Studies in Gandhāran (Graeco-Bactrian, Indo-Greek, and Kushan) coinages, particularly as a subset of the wider discourse on Gandhāran art, have remained largely preoccupied with the tropes of style, iconography, and chronology, much as the contributions on numismatics in the previous ‘Gandhāra Connections’ volumes show. However, coins are not mere objects; they are ‘things’. Antique coins have long lost their primary function as medium of exchange or store of value. They have ‘moved’ away from their common function and thus qualify to be ‘things’ taking Heidegger’s conceptualization of ‘things’ as a basis of human-object interactions and cultures of object consumptions (Heidegger 1971). As such, they can be studied from the critical viewpoint of ‘Thing Theory’, which has been articulated and developed by Bill Brown.

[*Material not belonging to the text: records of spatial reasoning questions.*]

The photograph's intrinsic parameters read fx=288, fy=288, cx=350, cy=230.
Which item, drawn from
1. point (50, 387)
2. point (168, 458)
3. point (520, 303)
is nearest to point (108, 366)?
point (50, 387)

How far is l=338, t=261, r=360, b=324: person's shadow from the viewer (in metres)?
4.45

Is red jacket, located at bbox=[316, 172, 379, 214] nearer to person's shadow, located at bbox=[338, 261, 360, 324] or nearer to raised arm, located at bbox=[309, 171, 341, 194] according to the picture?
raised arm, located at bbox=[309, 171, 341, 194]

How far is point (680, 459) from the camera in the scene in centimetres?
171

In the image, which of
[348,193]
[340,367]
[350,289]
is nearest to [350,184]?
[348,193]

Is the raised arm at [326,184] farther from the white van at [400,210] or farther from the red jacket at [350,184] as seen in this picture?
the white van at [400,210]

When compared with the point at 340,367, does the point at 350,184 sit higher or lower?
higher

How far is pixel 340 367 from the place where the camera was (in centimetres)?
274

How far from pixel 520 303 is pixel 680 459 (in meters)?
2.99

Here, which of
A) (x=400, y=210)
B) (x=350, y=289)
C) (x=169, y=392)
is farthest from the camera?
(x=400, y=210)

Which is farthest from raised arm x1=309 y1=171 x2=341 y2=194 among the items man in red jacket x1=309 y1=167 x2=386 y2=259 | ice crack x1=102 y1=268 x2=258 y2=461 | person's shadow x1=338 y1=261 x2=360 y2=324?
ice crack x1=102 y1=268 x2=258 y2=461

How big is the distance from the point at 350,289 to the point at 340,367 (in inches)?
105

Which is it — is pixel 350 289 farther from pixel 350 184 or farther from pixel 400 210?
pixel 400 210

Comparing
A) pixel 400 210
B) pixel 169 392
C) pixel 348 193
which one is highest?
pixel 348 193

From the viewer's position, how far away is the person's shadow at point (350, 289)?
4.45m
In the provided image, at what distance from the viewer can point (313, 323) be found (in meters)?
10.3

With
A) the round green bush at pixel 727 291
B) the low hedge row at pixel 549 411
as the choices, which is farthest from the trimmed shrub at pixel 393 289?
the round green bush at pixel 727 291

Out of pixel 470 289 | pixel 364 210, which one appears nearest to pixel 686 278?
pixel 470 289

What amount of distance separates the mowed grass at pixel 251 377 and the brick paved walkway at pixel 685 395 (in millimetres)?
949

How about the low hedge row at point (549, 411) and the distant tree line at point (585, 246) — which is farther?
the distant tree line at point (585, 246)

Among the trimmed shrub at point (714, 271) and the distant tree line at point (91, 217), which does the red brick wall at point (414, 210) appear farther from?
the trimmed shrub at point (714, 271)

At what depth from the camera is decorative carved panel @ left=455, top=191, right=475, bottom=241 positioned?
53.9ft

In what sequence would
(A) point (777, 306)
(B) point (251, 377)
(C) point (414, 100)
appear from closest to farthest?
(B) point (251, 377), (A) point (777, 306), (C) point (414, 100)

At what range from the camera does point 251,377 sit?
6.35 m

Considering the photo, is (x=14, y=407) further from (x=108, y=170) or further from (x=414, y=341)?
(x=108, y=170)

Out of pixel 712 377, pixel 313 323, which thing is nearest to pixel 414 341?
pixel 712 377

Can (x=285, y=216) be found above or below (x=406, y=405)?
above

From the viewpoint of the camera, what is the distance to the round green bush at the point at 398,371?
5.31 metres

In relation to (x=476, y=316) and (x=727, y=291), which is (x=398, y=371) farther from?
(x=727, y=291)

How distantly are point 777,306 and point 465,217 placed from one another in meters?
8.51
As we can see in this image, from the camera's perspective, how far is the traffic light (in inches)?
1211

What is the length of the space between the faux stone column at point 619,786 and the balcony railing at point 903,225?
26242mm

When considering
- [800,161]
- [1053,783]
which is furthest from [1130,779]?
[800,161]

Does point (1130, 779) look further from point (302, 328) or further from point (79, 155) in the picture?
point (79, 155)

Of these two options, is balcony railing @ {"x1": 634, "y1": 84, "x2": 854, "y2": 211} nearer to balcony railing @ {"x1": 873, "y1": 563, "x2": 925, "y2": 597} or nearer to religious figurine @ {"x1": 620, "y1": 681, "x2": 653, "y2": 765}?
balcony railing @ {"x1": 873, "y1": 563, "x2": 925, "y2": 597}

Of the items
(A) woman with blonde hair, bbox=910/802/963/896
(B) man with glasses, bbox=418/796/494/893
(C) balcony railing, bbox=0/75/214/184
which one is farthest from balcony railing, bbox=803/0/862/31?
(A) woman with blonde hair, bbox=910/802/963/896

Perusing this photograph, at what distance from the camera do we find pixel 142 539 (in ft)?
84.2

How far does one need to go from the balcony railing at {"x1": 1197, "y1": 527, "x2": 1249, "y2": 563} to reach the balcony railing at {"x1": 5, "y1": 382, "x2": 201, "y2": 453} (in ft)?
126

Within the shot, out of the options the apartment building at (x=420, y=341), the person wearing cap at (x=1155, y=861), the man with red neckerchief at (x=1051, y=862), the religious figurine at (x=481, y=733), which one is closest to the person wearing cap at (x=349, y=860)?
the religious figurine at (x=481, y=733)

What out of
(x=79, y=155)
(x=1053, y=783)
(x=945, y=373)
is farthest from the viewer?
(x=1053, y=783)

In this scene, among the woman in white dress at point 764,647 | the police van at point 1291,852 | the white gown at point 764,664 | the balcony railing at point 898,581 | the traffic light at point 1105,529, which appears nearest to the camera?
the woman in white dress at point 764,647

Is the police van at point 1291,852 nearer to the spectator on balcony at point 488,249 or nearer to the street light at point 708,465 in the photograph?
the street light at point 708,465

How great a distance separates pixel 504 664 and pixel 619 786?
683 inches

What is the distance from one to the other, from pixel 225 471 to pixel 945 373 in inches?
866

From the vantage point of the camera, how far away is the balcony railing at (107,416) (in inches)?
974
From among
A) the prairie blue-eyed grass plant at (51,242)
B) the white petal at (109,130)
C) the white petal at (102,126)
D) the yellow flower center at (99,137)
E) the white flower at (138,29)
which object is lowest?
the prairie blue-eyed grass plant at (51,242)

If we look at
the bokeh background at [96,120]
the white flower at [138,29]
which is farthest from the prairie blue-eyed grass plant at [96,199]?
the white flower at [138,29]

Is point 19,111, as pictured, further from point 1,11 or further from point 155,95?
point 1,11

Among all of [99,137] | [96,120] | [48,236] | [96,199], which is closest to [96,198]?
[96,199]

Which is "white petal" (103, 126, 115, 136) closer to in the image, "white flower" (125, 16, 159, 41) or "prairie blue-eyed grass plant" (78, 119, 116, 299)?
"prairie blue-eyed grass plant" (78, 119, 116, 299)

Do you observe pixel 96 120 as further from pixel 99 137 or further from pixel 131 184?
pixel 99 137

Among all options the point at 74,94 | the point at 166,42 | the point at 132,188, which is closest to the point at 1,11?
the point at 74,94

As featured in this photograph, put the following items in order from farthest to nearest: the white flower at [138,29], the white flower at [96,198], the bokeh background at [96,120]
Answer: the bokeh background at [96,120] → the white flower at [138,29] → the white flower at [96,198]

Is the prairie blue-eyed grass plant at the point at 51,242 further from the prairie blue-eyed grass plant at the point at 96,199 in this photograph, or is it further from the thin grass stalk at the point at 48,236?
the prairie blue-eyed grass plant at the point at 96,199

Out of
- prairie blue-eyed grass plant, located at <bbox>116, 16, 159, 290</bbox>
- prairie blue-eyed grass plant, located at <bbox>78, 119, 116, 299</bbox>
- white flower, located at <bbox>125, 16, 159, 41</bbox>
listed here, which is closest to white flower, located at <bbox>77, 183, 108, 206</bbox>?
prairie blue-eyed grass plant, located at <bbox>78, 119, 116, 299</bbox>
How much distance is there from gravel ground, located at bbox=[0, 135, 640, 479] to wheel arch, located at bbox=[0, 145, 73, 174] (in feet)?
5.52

Coins possess inherent material properties that contribute to their ‘thingness’, and the preoccupation of historians, art historians and numismatists to focus on themes outlined above tends to obliterate how coins can be fully understood as ‘things’. As Knappett has shown in his work on the role of ‘meaning’ in material culture (Knappett 2005), objects cannot be understood exclusively by representation and by a ‘mentalist’ understanding. Their meaning needs to be comprehended by treating them as ‘things’. Appadurai’s seminal contribution on the social life of ‘things’ (Appadurai 1986) presents an outlay of how issues like commoditization are closely related to the materiality of objects. Coins, in particular ancient coins, could well be included within its remits. Coins are no exception to these critical views; as ‘things’, the physical properties of the coins, the processes by which they were produced and the interactions they did and continue to have, all contribute to understanding of their ‘meaning’.